Australia targets government tech under foreign control
Australia’s Department of Home Affairs issued new instructions to all government agencies, ordering them to review their tech stacks for Foreign Ownership, Control or Influence risks. The agencies have until June 2025 to report these risks. A separate order requires developing a security risk management plan for any internet-facing services or systems that can be “directly accessed by untrusted or unknown entities.” A third order mandates government agencies using threat intelligence platforms to connect to a centralized sharing platform run by the Australian Signals Directorate.
Singapore banks replace OTP with digital tokens
As part of a joint statement from the Monetary Authority of Singapore and The Association of Banks in Singapore, three banks, DBS, OCBC, and UOB, plan to deprecate the use of one-time passwords, or OTPs, for customers already using digital tokens on mobile devices for logging in.
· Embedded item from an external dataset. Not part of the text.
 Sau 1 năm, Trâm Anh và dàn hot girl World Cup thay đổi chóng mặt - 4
Users still using physical tokens for authentication can still use OTPs, but will be “strongly encouraged” to switch to digital tokens. The banks hope the move will help combat phishing scams that intercept OTPs.
(ZDNet)
New group targets Veeam vulnerability
Researchers at Group-IB discovered a ransomware group known as EstateRansomware began exploiting a known flaw in Veeam Backup & Replication in early April 2024. Veeam patched this flaw in March 2023. The group gained initial access through Fortinet VPN appliances using dormant accounts. From there the attacks access a failover server. Once obtaining access, EstateRansomware created a rogue user account and established a command shell. Before dropping its ransomware payload, the group disabled Windows Defender. The Russian FIN7 cybercrime group exploited the same flaw last year.
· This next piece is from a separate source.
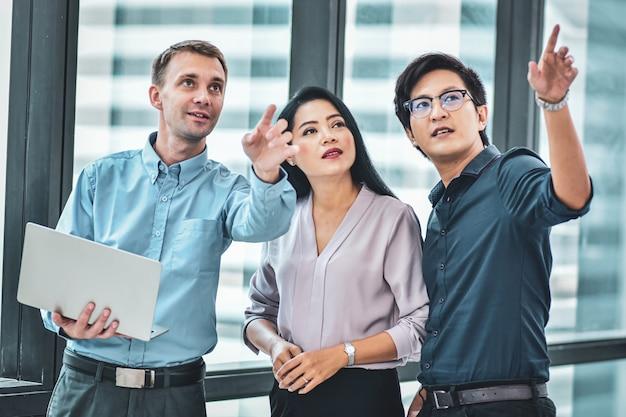 Zakenmanvergadering met commercieel team in bureau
CISA warns about OS command injections
The FBI joined CISA in an advisory strongly urging software companies to not ship software with path OS command injection vulnerabilities. This comes after these types of exploits were successfully used against Cisco, Palo Alto Networks, and Ivanti. The vulnerabilities also recently took the fifth spot in MITRE’s top 25 list. CISA pointed to well-known mitigations to prevent these in the design and development process, saying that trusting user inputs without validation or sanitation puts customers at risk
Huge thanks to our sponsor, Entro
The Fin7 resurgence
Speaking of Fin7, security journalist Brian Krebs highlighted new research on the group’s resurgence. This comes after the Washington US attorney declared the group “no more” in May 2023, following a series of convictions of high-profile members. However, researchers at Silent Push released a report documenting Fin7’s rebuild infrastructure, which now uses over 4,000 hosts to spoof high-profile brands for spearphishing attacks, as well as typosquatting attacks against popular free software. The group uses some hosting services from Stark Industries Solutions, which came online just before Russia invaded Ukraine and shows links to various Russian-based groups.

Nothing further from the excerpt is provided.